• Task to complete: Your task is to repeat the listing exactly.
:::
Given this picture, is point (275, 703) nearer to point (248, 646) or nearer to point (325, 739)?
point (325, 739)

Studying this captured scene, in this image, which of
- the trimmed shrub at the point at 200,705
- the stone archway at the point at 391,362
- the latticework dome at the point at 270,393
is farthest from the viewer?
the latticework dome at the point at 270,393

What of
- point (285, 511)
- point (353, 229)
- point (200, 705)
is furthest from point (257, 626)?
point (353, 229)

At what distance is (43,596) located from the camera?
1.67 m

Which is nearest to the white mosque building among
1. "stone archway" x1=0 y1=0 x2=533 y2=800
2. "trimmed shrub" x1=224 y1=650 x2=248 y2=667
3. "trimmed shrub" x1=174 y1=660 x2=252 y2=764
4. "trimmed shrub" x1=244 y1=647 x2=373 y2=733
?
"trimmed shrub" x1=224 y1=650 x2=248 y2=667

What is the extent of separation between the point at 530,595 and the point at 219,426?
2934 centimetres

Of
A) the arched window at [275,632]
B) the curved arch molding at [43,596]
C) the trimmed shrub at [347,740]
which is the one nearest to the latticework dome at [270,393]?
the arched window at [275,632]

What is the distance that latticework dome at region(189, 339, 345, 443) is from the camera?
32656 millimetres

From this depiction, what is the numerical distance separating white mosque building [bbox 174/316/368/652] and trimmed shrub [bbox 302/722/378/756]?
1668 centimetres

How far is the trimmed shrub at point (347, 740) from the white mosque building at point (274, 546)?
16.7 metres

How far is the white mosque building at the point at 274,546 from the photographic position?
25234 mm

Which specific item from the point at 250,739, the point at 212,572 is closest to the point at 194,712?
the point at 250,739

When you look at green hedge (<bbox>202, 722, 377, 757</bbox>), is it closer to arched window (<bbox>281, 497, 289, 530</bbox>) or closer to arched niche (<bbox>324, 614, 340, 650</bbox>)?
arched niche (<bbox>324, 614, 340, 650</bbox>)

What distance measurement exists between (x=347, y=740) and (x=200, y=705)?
:::
• Answer to this problem:
Given this picture, is point (275, 703) nearer to point (248, 646) or nearer to point (325, 739)?
point (325, 739)

Studying this captured scene, in this image, which of
- the trimmed shrub at the point at 200,705
- the stone archway at the point at 391,362
- the latticework dome at the point at 270,393
is farthest from the viewer?
the latticework dome at the point at 270,393

What of
- point (285, 511)
- point (353, 229)
- point (200, 705)
is furthest from point (257, 626)?
point (353, 229)

At what distance is (43,596) located from the camera?
1.67 m

Which is nearest to the white mosque building among
1. "stone archway" x1=0 y1=0 x2=533 y2=800
2. "trimmed shrub" x1=224 y1=650 x2=248 y2=667
3. "trimmed shrub" x1=174 y1=660 x2=252 y2=764
4. "trimmed shrub" x1=244 y1=647 x2=373 y2=733
?
"trimmed shrub" x1=224 y1=650 x2=248 y2=667

What is the extent of separation between the point at 530,595 and the point at 219,426?
2934 centimetres

Of
A) the arched window at [275,632]
B) the curved arch molding at [43,596]
C) the trimmed shrub at [347,740]
which is the one nearest to the latticework dome at [270,393]?
the arched window at [275,632]

What is the distance that latticework dome at region(189, 339, 345, 443) is from the camera?
32656 millimetres

From this depiction, what is the numerical distance separating white mosque building [bbox 174/316/368/652] and trimmed shrub [bbox 302/722/378/756]?
1668 centimetres

How far is the trimmed shrub at point (347, 740) from the white mosque building at point (274, 546)?
16.7 metres

How far is the white mosque building at the point at 274,546 from the photographic position?
25234 mm

Which specific item from the point at 250,739, the point at 212,572 is closest to the point at 194,712?
the point at 250,739

When you look at green hedge (<bbox>202, 722, 377, 757</bbox>), is it closer to arched window (<bbox>281, 497, 289, 530</bbox>) or closer to arched niche (<bbox>324, 614, 340, 650</bbox>)?
arched niche (<bbox>324, 614, 340, 650</bbox>)

What distance measurement exists between (x=347, y=740) and (x=200, y=705)?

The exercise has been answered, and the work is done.